Reproduce word for word the section of the zoning bylaw passage below that starts at "She’s been present, at" and stops after "future town meeting.".

* [Given text]:
= = = = = = =
What was Selectman Heather Santiago-Hutchings thinking? For a year, she’s been a member of the Zoning Bylaw Review committee, which is in the process of trying to overhaul the town’s zoning bylaws for the first time since the 1980s.

She’s been present, at least physically, but you have to wonder where her mind has been when it comes to informing the community about the proposed changes, which are wide ranging and significant.

Those zoning bylaw changes were supposed to come before town meeting for consideration in June, but the Board of Selectmen and residents were so blindsided and concerned by the number, scope and potential impact of the proposed changes and lack of communication about them, they have been pushed forward to a future town meeting.

Heather Santiago-Hutchings had just one task to perform as the selectmen’s representative on that committee: report to the board and townspeople about the zoning changes. She failed.

Not once in the last year did Heather Santiago-Hutchings let her colleagues, or the taxpayers know what was going on. Not once did she mention a single item of substance about the changes when asked for subcommittee reports at selectmen’s meetings month after month.

Not once did she give the heads-up that the changes included removing the need for special permits in some cases, changing some zones, and changing the permitted uses in some zones. Talk about zoning out!
= = = = = = =
* [Information shown]:
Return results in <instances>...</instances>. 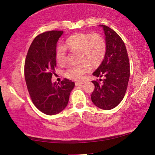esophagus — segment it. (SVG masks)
Returning <instances> with one entry per match:
<instances>
[{"instance_id":"obj_1","label":"esophagus","mask_w":155,"mask_h":155,"mask_svg":"<svg viewBox=\"0 0 155 155\" xmlns=\"http://www.w3.org/2000/svg\"><path fill=\"white\" fill-rule=\"evenodd\" d=\"M84 83H85L84 81H78V82H75V85L78 86L80 85H82V84H83Z\"/></svg>"}]
</instances>
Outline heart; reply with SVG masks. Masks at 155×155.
<instances>
[{"mask_svg":"<svg viewBox=\"0 0 155 155\" xmlns=\"http://www.w3.org/2000/svg\"><path fill=\"white\" fill-rule=\"evenodd\" d=\"M65 46L70 51H77L81 64L71 65L64 72L65 77L79 80L83 75L90 71V64L95 67L101 64L106 54L107 46L103 37L98 33H79L70 36L65 41ZM65 47L59 45L56 50V59L60 64L66 61Z\"/></svg>","mask_w":155,"mask_h":155,"instance_id":"heart-1","label":"heart"}]
</instances>
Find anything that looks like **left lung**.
Wrapping results in <instances>:
<instances>
[{
	"label": "left lung",
	"mask_w": 155,
	"mask_h": 155,
	"mask_svg": "<svg viewBox=\"0 0 155 155\" xmlns=\"http://www.w3.org/2000/svg\"><path fill=\"white\" fill-rule=\"evenodd\" d=\"M99 26L103 28L107 51L103 61L92 74L103 79L91 81L95 88L91 98L98 108L110 110L124 98L130 77V64L125 44L118 34L107 26Z\"/></svg>",
	"instance_id": "1"
}]
</instances>
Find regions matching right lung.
<instances>
[{"label":"right lung","instance_id":"obj_1","mask_svg":"<svg viewBox=\"0 0 155 155\" xmlns=\"http://www.w3.org/2000/svg\"><path fill=\"white\" fill-rule=\"evenodd\" d=\"M64 31L40 34L28 49L25 64V77L31 98L37 108L46 115L62 111L68 103L74 83L64 78L60 83L51 81L55 71L57 43Z\"/></svg>","mask_w":155,"mask_h":155}]
</instances>
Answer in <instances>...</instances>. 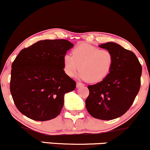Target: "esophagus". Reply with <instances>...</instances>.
Here are the masks:
<instances>
[{
	"label": "esophagus",
	"instance_id": "esophagus-1",
	"mask_svg": "<svg viewBox=\"0 0 150 150\" xmlns=\"http://www.w3.org/2000/svg\"><path fill=\"white\" fill-rule=\"evenodd\" d=\"M83 85V84L80 83V82H76V87H77V88H79V87H80V86H82Z\"/></svg>",
	"mask_w": 150,
	"mask_h": 150
}]
</instances>
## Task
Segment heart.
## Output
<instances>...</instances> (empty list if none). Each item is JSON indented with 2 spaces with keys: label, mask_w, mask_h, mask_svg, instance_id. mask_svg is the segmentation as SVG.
Here are the masks:
<instances>
[{
  "label": "heart",
  "mask_w": 150,
  "mask_h": 150,
  "mask_svg": "<svg viewBox=\"0 0 150 150\" xmlns=\"http://www.w3.org/2000/svg\"><path fill=\"white\" fill-rule=\"evenodd\" d=\"M71 55L63 57L64 70L71 77L79 69V77L90 83L101 81L108 75L114 62L113 54L108 49H100L88 44H81L74 47Z\"/></svg>",
  "instance_id": "b5f03b06"
}]
</instances>
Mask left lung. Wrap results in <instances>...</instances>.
Returning <instances> with one entry per match:
<instances>
[{"label":"left lung","instance_id":"obj_1","mask_svg":"<svg viewBox=\"0 0 150 150\" xmlns=\"http://www.w3.org/2000/svg\"><path fill=\"white\" fill-rule=\"evenodd\" d=\"M113 54L108 75L100 82L88 86L86 107L92 117L112 120L125 113L133 103L141 84L142 66L136 55L114 42L100 45Z\"/></svg>","mask_w":150,"mask_h":150}]
</instances>
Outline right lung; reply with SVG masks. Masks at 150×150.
= = = = = = =
* [Response below]:
She’s been present, at least physically, but you have to wonder where her mind has been when it comes to informing the community about the proposed changes, which are wide ranging and significant.

Those zoning bylaw changes were supposed to come before town meeting for consideration in June, but the Board of Selectmen and residents were so blindsided and concerned by the number, scope and potential impact of the proposed changes and lack of communication about them, they have been pushed forward to a future town meeting.